**WHAT YOU NEED TO DO**
Locate every line in the records below that contains the word "surrounding", and copy each one.

═══ MATERIAL FOR THIS EXERCISE

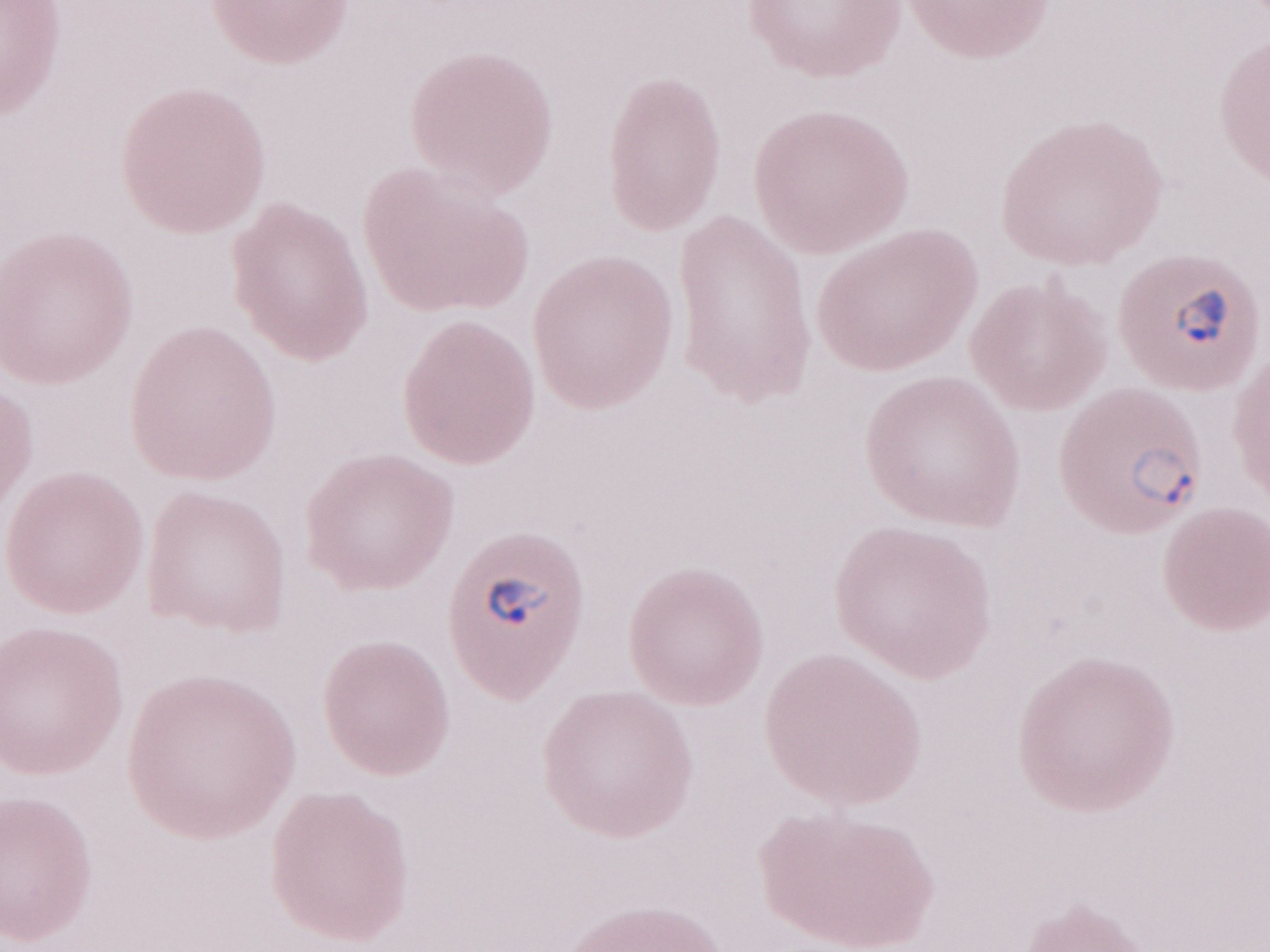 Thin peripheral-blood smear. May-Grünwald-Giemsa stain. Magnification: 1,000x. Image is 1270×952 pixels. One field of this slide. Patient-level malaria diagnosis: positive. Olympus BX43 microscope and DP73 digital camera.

══════
═══ MATERIAL FOR THIS EXERCISE

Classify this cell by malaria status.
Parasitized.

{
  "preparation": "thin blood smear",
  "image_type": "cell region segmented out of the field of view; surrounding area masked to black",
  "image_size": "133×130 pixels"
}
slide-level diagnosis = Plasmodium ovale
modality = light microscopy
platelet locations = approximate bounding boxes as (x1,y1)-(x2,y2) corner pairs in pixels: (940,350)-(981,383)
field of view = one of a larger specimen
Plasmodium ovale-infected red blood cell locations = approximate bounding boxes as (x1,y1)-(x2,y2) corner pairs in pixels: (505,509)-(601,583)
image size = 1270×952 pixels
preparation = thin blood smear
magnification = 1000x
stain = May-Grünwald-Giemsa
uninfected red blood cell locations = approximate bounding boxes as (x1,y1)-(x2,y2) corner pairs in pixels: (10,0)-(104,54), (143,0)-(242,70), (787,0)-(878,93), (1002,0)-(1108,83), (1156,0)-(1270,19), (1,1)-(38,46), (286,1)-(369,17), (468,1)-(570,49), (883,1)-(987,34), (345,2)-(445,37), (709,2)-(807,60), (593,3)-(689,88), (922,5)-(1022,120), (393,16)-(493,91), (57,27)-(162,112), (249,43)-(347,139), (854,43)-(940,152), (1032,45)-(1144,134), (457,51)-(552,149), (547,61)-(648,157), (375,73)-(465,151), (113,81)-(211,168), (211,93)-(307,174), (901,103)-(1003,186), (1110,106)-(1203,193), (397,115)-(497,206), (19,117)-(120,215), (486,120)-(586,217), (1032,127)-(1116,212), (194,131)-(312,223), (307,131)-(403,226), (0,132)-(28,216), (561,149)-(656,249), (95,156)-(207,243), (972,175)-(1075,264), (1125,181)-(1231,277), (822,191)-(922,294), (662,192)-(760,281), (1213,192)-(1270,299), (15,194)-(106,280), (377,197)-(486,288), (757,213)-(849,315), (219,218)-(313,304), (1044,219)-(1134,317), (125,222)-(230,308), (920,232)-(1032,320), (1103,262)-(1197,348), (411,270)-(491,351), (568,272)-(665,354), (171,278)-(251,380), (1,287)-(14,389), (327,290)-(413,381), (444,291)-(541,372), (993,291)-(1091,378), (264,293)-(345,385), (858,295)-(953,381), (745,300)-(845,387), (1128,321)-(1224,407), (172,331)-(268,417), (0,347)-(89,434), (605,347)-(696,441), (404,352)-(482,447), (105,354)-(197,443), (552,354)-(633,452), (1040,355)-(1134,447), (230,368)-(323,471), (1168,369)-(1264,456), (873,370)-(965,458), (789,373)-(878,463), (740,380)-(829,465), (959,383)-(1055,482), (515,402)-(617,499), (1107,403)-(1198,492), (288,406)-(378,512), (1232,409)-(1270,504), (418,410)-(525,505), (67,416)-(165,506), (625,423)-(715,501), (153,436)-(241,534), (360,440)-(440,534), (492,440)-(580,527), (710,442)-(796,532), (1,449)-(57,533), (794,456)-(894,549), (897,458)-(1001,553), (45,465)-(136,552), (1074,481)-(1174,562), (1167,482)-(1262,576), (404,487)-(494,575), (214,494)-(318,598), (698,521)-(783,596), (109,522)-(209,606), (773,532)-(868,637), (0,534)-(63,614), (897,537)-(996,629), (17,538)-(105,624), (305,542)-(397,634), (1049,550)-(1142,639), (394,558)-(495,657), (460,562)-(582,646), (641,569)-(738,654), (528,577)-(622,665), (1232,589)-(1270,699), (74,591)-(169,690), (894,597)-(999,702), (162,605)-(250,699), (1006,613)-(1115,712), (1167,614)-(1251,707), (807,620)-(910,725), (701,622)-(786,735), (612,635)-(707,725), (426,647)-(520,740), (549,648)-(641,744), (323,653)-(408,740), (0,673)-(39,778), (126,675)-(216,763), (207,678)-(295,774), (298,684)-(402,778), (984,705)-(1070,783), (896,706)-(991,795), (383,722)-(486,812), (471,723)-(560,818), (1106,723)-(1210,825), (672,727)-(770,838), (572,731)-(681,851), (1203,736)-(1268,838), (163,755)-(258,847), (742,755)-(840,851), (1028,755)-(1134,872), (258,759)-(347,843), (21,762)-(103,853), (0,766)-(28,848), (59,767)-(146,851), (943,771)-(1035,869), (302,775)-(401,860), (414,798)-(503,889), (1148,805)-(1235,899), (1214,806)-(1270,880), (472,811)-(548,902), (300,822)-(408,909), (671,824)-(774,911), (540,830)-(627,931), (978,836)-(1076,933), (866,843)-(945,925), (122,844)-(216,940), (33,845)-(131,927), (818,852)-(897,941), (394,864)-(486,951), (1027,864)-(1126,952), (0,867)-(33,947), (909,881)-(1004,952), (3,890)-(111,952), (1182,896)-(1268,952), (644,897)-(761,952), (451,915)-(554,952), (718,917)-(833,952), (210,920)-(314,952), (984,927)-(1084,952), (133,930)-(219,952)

══════
═══ MATERIAL FOR THIS EXERCISE

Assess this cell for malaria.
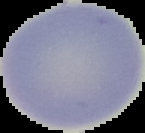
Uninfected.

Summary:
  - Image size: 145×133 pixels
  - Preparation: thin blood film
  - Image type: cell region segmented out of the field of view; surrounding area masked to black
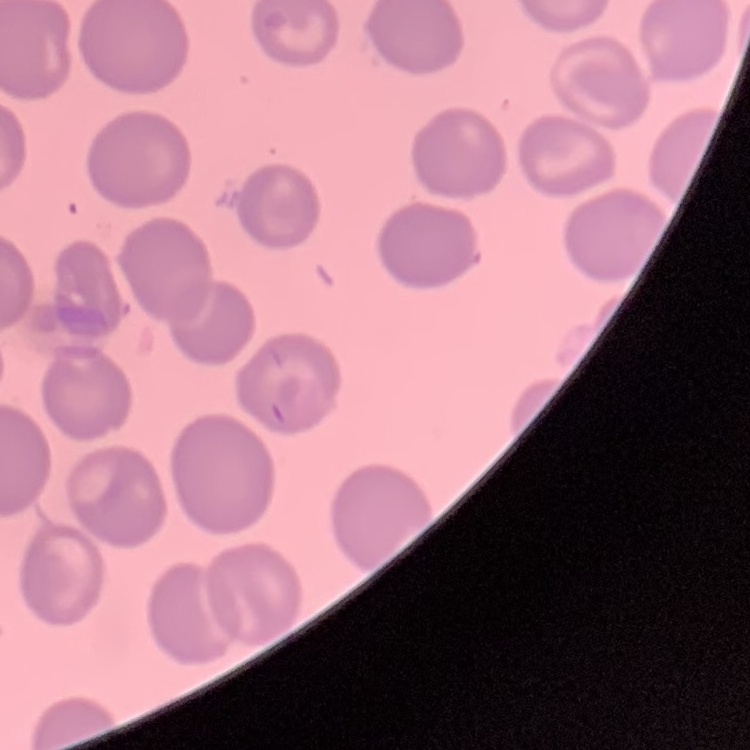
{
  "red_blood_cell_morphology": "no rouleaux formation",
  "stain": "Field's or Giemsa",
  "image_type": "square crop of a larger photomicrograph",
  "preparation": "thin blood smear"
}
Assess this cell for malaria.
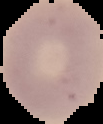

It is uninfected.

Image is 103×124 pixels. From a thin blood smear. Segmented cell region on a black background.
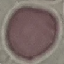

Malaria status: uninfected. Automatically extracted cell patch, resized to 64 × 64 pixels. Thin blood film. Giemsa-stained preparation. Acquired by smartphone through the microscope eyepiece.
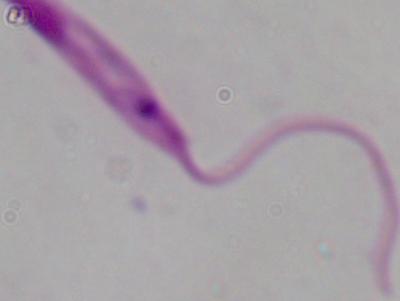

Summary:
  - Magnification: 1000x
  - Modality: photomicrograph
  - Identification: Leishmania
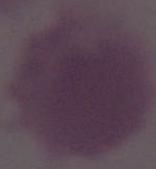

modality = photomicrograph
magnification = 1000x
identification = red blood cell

══════

**TASK ANSWER**
  "image_type": "cell region segmented out of the field of view; surrounding area masked to black",
  - Image type: cell region segmented out of the field of view; surrounding area masked to black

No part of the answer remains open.